### [Goal]
Rewrite every line of the records below in full, adding 85 to each x and y coordinate in the answers and leaving all other numbers unchanged.

Stored dataset items

--- --- ---

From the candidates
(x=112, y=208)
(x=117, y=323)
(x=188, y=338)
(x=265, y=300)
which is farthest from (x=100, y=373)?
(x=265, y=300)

--- --- ---

### [Solution to this task]
From the candidates
(x=112, y=208)
(x=117, y=323)
(x=188, y=338)
(x=265, y=300)
which is farthest from (x=100, y=373)?
(x=350, y=385)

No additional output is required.